The learning rate — the step size — is the single most important knob. Too high and training diverges into nonsense; too low and it crawls or gets stuck. Real training uses a schedule: warm up the learning rate, then decay it.

Batches, epochs, and steps

You don’t feed the whole dataset in at once — it wouldn’t fit in memory.

Batch — a small group of examples (e.g. 32) processed together.
Step — one forward + backward pass on one batch; parameters update once.
Epoch — one full pass over the entire training dataset.

for epoch in range(epochs):
    for batch in dataloader:          # one step per batch
        preds = model(batch.inputs)
        loss  = loss_fn(preds, batch.labels)
        loss.backward()               # backprop: compute gradients
        optimizer.step()              # apply the update
        optimizer.zero_grad()         # reset for the next batch

Batch size trades off speed and stability: larger batches use the GPU more efficiently but need more memory and can generalize slightly worse.

Regularization: fighting overfitting

Deep networks have enough capacity to memorize their training data.

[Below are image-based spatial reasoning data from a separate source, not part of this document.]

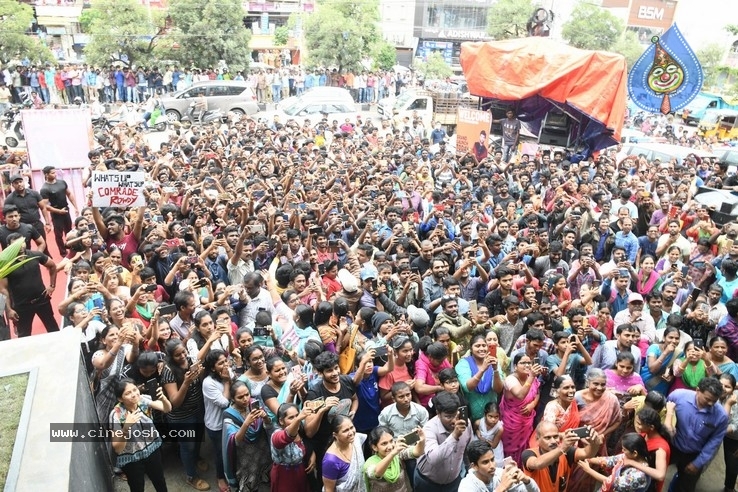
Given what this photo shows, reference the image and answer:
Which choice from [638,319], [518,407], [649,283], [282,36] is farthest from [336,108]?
[282,36]

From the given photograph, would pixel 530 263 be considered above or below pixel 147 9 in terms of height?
below

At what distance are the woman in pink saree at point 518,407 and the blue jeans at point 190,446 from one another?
7.64 feet

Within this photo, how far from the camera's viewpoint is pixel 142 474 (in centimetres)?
396

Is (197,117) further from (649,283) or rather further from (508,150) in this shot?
(649,283)

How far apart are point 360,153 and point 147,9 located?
17.8 metres

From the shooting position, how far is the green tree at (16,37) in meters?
21.2

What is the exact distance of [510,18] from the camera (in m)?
36.1

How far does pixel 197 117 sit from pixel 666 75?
14193 millimetres

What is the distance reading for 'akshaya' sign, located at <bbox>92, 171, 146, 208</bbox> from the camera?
6.84m

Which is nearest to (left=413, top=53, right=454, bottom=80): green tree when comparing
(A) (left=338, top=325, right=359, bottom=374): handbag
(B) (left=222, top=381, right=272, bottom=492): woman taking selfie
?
(A) (left=338, top=325, right=359, bottom=374): handbag

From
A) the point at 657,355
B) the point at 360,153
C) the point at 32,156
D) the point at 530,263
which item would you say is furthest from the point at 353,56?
the point at 657,355

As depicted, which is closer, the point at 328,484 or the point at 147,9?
the point at 328,484

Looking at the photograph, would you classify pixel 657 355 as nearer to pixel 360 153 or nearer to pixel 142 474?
pixel 142 474

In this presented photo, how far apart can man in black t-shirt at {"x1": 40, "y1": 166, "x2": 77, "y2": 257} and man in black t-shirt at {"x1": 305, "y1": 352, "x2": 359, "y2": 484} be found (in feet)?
18.1
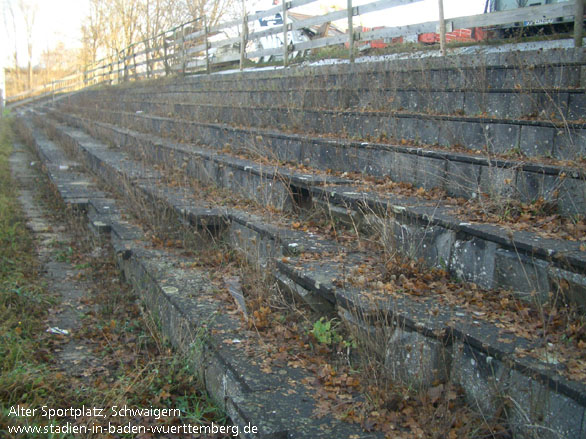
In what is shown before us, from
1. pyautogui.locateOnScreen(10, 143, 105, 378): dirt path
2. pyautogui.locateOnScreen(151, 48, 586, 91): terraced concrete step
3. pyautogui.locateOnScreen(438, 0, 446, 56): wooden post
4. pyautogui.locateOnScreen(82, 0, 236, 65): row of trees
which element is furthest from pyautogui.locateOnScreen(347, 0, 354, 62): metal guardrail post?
pyautogui.locateOnScreen(82, 0, 236, 65): row of trees

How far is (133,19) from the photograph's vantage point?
27031mm

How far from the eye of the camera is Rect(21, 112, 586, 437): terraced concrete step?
2.15 meters

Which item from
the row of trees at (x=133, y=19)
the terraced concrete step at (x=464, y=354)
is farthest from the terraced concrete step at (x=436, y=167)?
the row of trees at (x=133, y=19)

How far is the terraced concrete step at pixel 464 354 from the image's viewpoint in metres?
2.15

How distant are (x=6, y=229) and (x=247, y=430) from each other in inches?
236

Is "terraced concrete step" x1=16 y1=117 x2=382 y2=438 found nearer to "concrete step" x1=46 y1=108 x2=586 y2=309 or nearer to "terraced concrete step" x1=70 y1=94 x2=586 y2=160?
"concrete step" x1=46 y1=108 x2=586 y2=309

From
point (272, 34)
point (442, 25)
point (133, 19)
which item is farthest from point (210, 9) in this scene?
point (442, 25)

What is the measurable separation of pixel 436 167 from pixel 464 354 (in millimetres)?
2258

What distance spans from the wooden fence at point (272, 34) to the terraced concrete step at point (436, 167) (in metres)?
1.99

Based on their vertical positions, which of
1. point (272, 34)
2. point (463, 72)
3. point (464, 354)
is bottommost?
point (464, 354)

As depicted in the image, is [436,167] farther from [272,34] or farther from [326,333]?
[272,34]

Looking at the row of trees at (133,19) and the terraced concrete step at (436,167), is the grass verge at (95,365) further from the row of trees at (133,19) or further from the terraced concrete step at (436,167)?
the row of trees at (133,19)

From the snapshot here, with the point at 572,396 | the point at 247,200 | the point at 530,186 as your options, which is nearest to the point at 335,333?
the point at 572,396

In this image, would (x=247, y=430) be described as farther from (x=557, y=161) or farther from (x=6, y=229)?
(x=6, y=229)
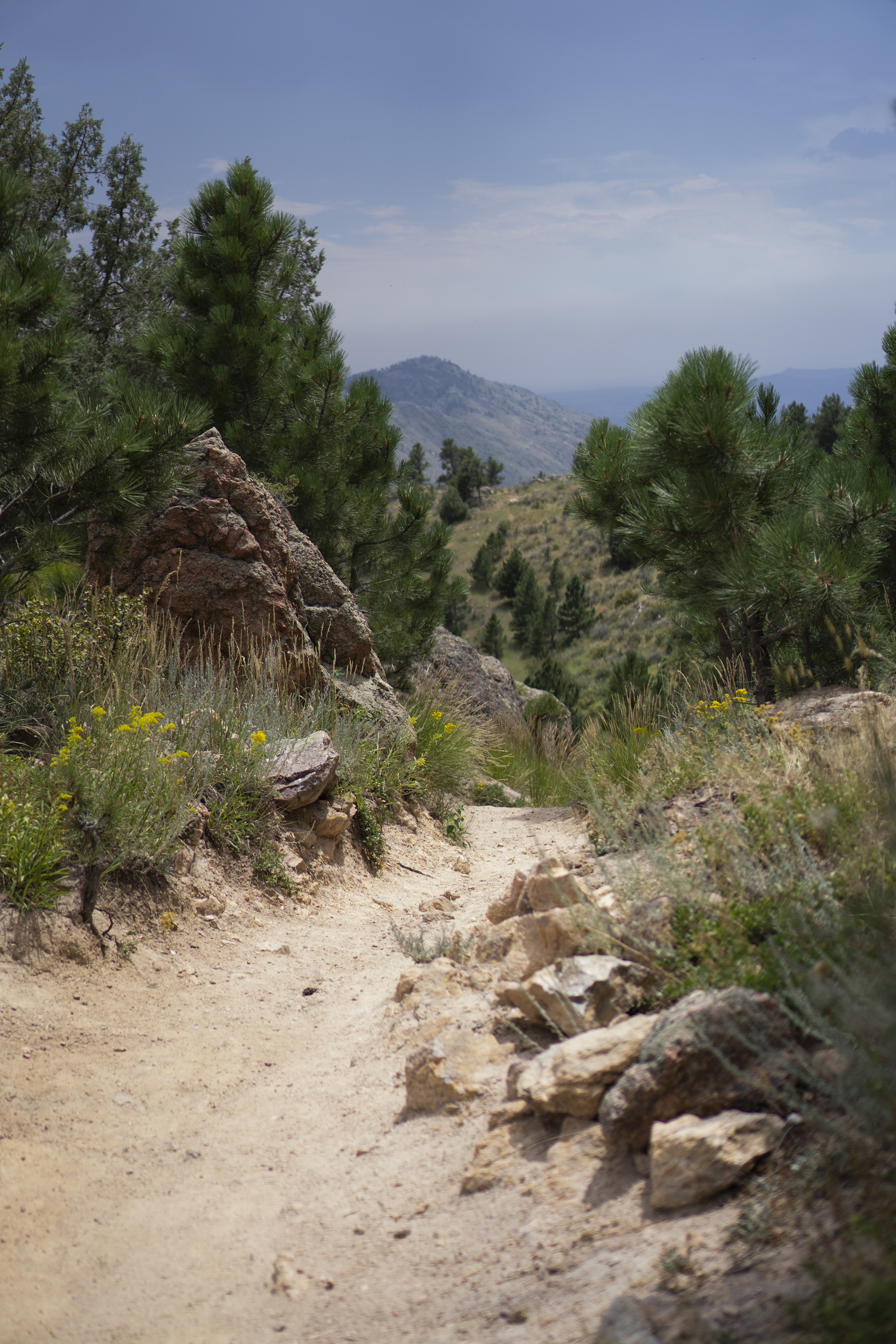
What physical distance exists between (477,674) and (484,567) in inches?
987

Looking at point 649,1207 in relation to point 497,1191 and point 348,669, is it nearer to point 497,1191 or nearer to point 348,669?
point 497,1191

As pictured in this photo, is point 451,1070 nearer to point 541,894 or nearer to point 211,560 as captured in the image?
point 541,894

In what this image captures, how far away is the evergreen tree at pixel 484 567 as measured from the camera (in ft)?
126

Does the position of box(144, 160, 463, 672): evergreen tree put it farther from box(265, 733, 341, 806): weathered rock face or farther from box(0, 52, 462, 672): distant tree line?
box(265, 733, 341, 806): weathered rock face

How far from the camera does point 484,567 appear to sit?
38.7 meters

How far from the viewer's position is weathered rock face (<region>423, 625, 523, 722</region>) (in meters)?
13.0

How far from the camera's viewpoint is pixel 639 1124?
82.7 inches

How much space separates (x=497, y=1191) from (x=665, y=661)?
33.6 feet

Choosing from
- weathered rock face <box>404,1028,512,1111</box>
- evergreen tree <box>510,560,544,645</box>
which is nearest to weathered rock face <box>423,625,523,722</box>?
weathered rock face <box>404,1028,512,1111</box>

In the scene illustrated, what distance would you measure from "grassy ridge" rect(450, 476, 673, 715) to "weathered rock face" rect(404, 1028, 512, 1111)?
12761 millimetres

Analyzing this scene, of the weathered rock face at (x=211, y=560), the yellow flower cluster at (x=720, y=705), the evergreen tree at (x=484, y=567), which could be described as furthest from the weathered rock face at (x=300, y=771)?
the evergreen tree at (x=484, y=567)

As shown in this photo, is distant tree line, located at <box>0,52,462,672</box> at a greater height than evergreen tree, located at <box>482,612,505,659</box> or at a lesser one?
greater

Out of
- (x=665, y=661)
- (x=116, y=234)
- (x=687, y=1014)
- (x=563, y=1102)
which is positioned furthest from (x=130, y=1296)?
(x=116, y=234)

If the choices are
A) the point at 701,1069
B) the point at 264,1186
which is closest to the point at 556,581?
the point at 264,1186
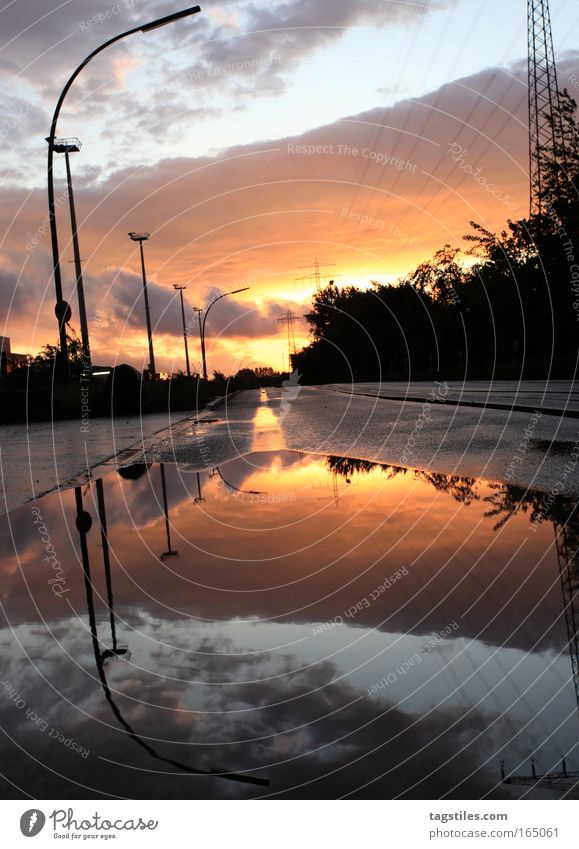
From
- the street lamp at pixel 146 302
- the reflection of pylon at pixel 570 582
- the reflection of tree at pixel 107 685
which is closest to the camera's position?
the reflection of tree at pixel 107 685

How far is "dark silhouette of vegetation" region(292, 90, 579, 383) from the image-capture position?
44.0 metres

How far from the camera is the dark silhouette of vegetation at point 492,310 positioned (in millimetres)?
43969

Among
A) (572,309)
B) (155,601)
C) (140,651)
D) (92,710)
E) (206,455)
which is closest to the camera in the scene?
(92,710)

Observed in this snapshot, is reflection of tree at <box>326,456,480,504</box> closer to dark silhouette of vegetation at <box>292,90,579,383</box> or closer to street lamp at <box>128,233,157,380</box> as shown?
dark silhouette of vegetation at <box>292,90,579,383</box>

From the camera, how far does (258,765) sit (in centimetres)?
297

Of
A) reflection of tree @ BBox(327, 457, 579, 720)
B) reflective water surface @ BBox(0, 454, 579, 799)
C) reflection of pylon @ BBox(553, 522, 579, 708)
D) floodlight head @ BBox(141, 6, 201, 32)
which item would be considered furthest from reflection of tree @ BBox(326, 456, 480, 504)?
floodlight head @ BBox(141, 6, 201, 32)

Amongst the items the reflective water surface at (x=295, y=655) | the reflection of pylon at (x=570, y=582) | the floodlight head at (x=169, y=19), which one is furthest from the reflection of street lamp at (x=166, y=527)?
the floodlight head at (x=169, y=19)

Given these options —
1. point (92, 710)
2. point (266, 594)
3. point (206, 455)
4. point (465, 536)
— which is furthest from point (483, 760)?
point (206, 455)

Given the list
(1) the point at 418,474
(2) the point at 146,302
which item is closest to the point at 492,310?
(2) the point at 146,302

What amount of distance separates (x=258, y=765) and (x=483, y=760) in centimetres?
76

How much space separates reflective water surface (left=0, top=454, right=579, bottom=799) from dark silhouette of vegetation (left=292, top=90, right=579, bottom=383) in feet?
112

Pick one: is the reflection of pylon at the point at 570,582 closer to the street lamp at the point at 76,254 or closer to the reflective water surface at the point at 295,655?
the reflective water surface at the point at 295,655

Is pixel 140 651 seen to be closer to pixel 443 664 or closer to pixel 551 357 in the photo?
pixel 443 664

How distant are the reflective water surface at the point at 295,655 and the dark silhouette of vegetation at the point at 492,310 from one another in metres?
34.0
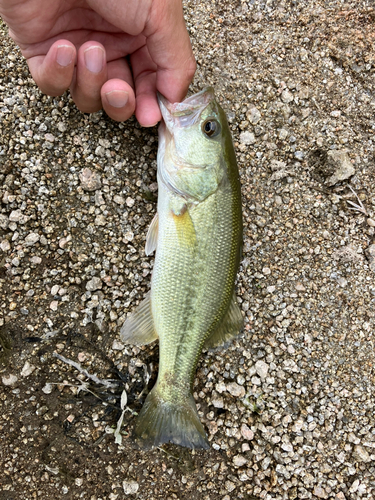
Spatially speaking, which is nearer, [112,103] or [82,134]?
[112,103]

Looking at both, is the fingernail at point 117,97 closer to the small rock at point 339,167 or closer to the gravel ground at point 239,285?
the gravel ground at point 239,285

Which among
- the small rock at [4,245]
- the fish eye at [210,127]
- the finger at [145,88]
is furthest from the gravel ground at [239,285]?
the fish eye at [210,127]

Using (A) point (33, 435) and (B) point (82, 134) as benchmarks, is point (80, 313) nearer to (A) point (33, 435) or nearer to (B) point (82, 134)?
(A) point (33, 435)

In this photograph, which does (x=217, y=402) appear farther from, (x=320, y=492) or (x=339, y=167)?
(x=339, y=167)

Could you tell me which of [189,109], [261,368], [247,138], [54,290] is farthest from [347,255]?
[54,290]

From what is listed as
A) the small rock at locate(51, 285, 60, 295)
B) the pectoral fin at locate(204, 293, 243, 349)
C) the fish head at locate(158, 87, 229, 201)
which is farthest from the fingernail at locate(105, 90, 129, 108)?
the pectoral fin at locate(204, 293, 243, 349)

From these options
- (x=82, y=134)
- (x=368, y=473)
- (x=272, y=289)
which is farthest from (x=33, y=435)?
(x=368, y=473)

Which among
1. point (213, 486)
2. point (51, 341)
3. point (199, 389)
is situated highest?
point (51, 341)
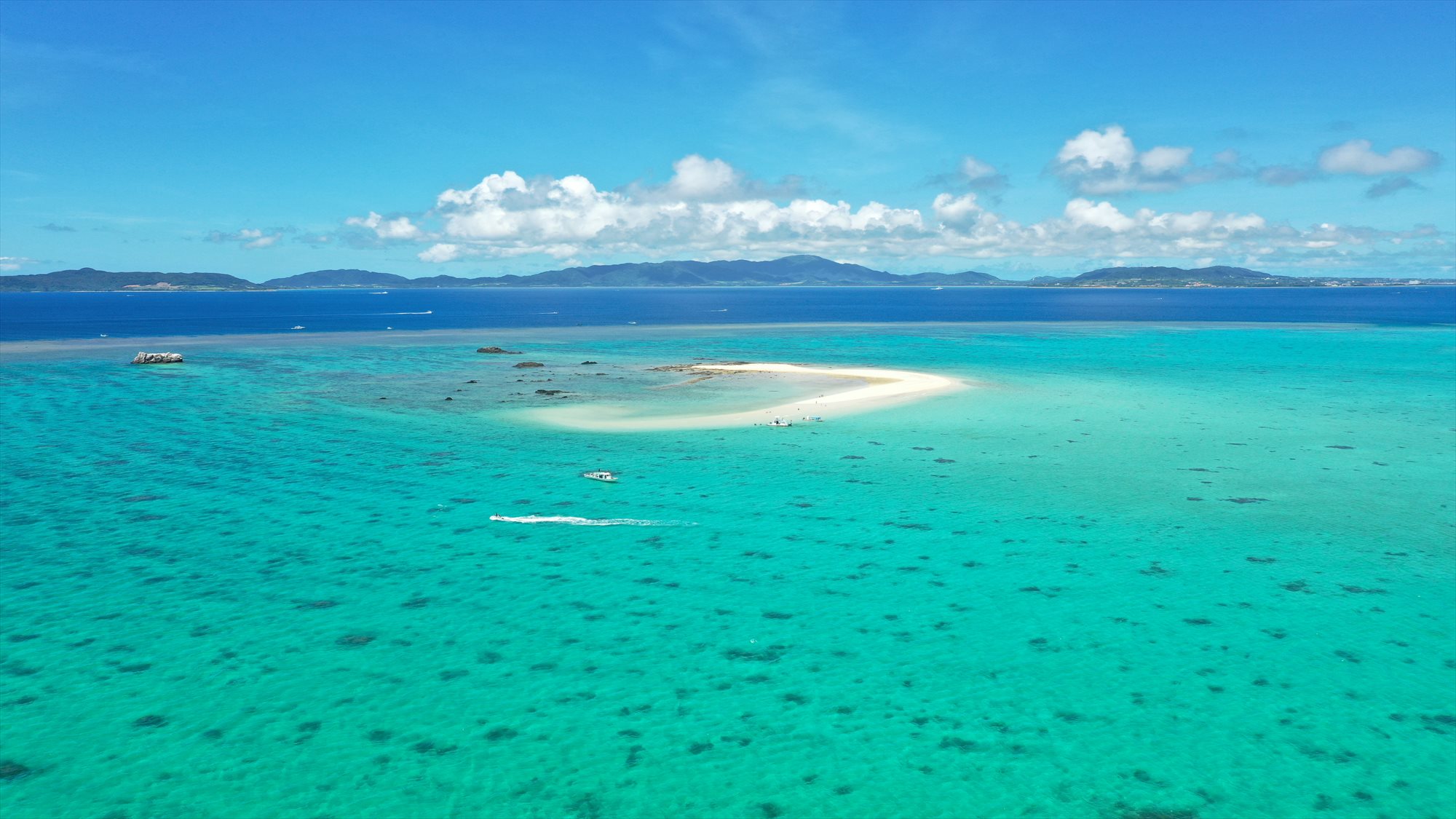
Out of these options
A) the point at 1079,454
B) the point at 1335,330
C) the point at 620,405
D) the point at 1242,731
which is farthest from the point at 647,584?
the point at 1335,330

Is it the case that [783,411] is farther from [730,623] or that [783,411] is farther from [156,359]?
[156,359]

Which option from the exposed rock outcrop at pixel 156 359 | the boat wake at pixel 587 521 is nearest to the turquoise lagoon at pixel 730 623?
the boat wake at pixel 587 521

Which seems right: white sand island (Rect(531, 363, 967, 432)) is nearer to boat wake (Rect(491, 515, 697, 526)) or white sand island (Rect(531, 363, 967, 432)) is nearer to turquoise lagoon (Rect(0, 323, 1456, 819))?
turquoise lagoon (Rect(0, 323, 1456, 819))

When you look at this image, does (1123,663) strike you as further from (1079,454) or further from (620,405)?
(620,405)

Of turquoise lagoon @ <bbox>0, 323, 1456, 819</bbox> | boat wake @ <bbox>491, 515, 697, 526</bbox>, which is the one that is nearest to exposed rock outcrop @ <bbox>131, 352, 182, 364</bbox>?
turquoise lagoon @ <bbox>0, 323, 1456, 819</bbox>

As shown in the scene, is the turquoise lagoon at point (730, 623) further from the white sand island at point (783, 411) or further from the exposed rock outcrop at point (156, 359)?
the exposed rock outcrop at point (156, 359)
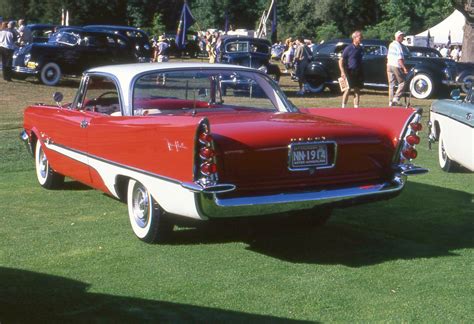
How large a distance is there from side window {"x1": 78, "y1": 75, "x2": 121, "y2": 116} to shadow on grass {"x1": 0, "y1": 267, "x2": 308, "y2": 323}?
2346 mm

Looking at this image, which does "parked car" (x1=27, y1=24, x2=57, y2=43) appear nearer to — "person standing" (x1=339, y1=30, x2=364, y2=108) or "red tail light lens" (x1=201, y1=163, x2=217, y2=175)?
"person standing" (x1=339, y1=30, x2=364, y2=108)

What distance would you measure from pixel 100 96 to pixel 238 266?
9.15 feet

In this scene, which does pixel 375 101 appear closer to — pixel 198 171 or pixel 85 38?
pixel 85 38

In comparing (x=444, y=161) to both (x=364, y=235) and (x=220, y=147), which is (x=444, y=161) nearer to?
(x=364, y=235)

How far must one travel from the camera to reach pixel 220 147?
5902 mm

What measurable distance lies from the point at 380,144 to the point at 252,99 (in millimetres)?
1410

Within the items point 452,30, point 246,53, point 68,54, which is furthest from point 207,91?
point 452,30

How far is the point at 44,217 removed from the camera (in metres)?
7.66

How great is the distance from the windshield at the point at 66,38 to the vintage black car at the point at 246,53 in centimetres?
444

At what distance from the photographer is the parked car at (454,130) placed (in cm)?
903

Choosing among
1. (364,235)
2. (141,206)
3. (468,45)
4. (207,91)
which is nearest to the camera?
(141,206)

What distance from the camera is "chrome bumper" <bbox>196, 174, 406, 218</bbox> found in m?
5.83

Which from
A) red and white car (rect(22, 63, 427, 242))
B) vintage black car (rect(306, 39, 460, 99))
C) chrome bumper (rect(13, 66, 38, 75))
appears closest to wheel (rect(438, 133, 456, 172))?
red and white car (rect(22, 63, 427, 242))

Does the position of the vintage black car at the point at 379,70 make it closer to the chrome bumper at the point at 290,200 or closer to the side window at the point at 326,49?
the side window at the point at 326,49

Regularization keeps them honest:

Dropout — randomly switch off a fraction of neurons each step, so the network can’t lean on any single one. The most common technique.
Weight decay — gently push weights toward zero, discouraging overly complex fits.
Early stopping — watch validation loss; stop when it starts rising even as training loss keeps falling.
Data augmentation — expand the dataset with realistic variations (crop, rotate, paraphrase) so the model sees more diversity.

Hyperparameters

Parameters are learned; hyperparameters are chosen by you before training: learning rate, batch size, number of layers, dropout rate, number of epochs. Tuning them is empirical — you try combinations and compare validation scores. Start from known-good defaults and change one thing at a time.

Why GPUs

Training is billions of matrix multiplications. A CPU has a few dozen powerful cores built for sequential work; a GPU has thousands of simpler cores built for doing the same operation on lots of data at once — exactly the shape of neural network math.

The practical limit is usually memory. The GPU must hold the model parameters, the gradients, the optimizer state, and every forward-pass intermediate — simultaneously. Run out of GPU memory and training stops. This is why large models are trained across many GPUs at once, and it’s the central constraint of AI Infrastructure.

Key takeaways

Backpropagation computes a per-parameter gradient by working backward from the loss; the optimizer (usually AdamW) applies it. Training proceeds in batches, steps, and epochs. Regularization — dropout, weight decay, early stopping — prevents memorization. Hyperparameters are tuned empirically. GPUs are mandatory because the work is massively parallel matrix math, and GPU memory is the ceiling on model size.